[[ Supplied entries open ]]

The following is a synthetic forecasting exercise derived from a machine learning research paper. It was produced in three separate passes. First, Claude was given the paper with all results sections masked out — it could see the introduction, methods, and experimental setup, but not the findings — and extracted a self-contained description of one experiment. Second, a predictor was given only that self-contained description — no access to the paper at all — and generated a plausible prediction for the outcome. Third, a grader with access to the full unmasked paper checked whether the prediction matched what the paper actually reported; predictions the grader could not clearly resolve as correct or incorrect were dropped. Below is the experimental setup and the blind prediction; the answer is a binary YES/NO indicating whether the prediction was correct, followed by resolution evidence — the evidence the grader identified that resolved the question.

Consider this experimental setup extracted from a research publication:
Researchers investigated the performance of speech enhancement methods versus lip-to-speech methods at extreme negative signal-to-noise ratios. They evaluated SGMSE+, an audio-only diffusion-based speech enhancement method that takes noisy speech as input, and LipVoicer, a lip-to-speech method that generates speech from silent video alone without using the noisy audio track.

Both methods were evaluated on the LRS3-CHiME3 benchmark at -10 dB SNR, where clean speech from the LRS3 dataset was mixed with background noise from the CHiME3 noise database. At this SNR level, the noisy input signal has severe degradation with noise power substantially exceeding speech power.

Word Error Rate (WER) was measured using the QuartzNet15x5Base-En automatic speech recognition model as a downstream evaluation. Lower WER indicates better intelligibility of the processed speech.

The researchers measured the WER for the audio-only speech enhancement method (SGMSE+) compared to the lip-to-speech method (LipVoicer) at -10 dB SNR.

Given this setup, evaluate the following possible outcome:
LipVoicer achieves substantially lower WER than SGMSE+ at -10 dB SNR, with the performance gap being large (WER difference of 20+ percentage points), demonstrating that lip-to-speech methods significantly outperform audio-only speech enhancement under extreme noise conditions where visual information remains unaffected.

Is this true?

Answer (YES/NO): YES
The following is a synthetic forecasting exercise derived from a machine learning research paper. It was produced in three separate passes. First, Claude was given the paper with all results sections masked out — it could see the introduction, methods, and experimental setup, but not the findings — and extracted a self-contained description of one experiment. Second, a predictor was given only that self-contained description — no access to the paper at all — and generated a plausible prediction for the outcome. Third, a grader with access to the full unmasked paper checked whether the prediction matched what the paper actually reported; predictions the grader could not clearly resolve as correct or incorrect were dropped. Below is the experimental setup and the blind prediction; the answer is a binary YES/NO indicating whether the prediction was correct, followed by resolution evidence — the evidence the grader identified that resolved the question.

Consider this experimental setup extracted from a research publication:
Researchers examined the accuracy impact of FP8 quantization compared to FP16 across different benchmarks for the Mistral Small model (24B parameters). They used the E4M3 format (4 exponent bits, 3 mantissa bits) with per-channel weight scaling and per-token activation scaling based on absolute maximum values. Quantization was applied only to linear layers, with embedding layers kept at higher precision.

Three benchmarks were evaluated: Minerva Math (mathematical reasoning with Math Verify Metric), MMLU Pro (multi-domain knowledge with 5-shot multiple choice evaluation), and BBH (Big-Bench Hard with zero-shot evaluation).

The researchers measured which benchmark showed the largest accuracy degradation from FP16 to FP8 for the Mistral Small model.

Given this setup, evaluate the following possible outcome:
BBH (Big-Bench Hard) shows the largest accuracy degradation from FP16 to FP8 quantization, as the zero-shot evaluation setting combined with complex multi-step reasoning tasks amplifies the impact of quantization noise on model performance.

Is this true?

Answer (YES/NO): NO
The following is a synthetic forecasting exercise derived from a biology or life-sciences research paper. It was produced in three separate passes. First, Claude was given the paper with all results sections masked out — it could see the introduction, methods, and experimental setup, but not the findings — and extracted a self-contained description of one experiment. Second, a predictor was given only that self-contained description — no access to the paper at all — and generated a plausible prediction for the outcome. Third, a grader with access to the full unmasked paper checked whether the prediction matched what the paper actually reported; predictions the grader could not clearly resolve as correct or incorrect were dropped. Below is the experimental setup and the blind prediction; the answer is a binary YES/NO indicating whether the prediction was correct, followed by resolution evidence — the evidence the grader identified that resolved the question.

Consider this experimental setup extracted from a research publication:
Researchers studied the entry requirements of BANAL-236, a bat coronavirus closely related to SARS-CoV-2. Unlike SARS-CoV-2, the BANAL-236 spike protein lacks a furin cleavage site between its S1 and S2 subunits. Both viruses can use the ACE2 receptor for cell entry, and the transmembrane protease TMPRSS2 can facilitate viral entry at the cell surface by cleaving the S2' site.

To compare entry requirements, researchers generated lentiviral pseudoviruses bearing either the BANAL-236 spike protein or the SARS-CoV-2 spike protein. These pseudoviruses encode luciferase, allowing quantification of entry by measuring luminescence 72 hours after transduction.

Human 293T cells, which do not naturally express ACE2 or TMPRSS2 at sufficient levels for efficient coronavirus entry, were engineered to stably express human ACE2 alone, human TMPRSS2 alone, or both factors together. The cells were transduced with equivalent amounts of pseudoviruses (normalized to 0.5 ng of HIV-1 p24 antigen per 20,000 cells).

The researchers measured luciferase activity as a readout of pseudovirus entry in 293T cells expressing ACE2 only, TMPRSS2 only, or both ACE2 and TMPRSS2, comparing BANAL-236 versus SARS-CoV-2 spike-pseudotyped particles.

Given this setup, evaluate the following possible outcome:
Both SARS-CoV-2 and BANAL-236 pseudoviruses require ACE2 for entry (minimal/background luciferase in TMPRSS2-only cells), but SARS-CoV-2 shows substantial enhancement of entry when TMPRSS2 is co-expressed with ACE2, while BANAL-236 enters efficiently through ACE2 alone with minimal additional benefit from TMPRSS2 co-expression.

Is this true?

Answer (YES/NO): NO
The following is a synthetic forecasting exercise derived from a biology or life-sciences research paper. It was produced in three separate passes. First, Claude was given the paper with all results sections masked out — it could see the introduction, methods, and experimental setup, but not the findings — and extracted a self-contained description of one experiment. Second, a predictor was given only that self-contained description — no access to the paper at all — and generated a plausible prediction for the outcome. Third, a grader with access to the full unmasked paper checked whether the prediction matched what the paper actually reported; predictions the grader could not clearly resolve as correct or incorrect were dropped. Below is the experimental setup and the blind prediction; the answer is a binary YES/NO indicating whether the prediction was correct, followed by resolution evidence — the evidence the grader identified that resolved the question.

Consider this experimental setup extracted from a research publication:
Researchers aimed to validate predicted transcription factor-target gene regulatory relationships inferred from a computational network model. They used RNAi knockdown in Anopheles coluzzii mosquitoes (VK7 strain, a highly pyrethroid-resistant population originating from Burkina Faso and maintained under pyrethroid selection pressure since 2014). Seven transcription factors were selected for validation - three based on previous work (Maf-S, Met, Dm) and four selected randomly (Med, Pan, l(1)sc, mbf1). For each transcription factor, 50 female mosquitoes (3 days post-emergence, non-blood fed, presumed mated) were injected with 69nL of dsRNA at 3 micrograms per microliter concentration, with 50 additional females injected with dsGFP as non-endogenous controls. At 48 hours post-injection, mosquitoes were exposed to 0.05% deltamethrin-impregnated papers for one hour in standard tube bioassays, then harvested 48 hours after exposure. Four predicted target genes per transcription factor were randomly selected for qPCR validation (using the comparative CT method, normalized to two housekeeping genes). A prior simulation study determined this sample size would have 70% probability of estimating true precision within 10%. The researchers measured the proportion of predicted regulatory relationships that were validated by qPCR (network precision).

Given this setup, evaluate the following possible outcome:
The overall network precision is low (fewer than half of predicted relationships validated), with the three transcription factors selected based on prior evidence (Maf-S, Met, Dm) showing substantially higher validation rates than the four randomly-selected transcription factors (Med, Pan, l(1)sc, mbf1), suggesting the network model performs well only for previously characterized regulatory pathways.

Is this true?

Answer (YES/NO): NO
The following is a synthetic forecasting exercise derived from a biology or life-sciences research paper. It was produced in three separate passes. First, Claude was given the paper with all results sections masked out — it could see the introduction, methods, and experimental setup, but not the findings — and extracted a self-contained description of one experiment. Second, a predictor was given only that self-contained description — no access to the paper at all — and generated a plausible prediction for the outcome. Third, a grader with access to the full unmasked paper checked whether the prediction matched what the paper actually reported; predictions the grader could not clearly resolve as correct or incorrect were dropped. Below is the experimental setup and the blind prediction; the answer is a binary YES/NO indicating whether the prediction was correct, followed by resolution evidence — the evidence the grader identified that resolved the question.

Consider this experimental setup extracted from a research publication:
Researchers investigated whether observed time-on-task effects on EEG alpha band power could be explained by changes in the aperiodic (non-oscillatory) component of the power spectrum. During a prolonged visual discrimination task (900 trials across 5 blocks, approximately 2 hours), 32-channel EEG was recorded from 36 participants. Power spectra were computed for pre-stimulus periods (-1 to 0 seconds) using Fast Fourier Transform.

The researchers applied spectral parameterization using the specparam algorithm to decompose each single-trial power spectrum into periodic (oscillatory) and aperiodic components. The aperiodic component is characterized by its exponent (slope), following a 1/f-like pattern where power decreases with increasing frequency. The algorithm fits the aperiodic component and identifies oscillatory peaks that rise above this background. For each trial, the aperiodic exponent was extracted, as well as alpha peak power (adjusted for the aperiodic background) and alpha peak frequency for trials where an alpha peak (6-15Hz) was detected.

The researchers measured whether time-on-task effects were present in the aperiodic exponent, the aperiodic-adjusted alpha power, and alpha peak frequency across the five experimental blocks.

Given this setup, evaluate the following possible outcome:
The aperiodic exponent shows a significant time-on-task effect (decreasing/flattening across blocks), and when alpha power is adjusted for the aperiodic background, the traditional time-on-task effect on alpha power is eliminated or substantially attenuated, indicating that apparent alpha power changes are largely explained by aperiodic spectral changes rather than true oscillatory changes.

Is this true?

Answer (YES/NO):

[[ Supplied entries closed ]]

* [What you need to do] Copy out each line of the data that holds the string "Small".

* [Written reply]
Researchers examined the accuracy impact of FP8 quantization compared to FP16 across different benchmarks for the Mistral Small model (24B parameters). They used the E4M3 format (4 exponent bits, 3 mantissa bits) with per-channel weight scaling and per-token activation scaling based on absolute maximum values. Quantization was applied only to linear layers, with embedding layers kept at higher precision.
The researchers measured which benchmark showed the largest accuracy degradation from FP16 to FP8 for the Mistral Small model.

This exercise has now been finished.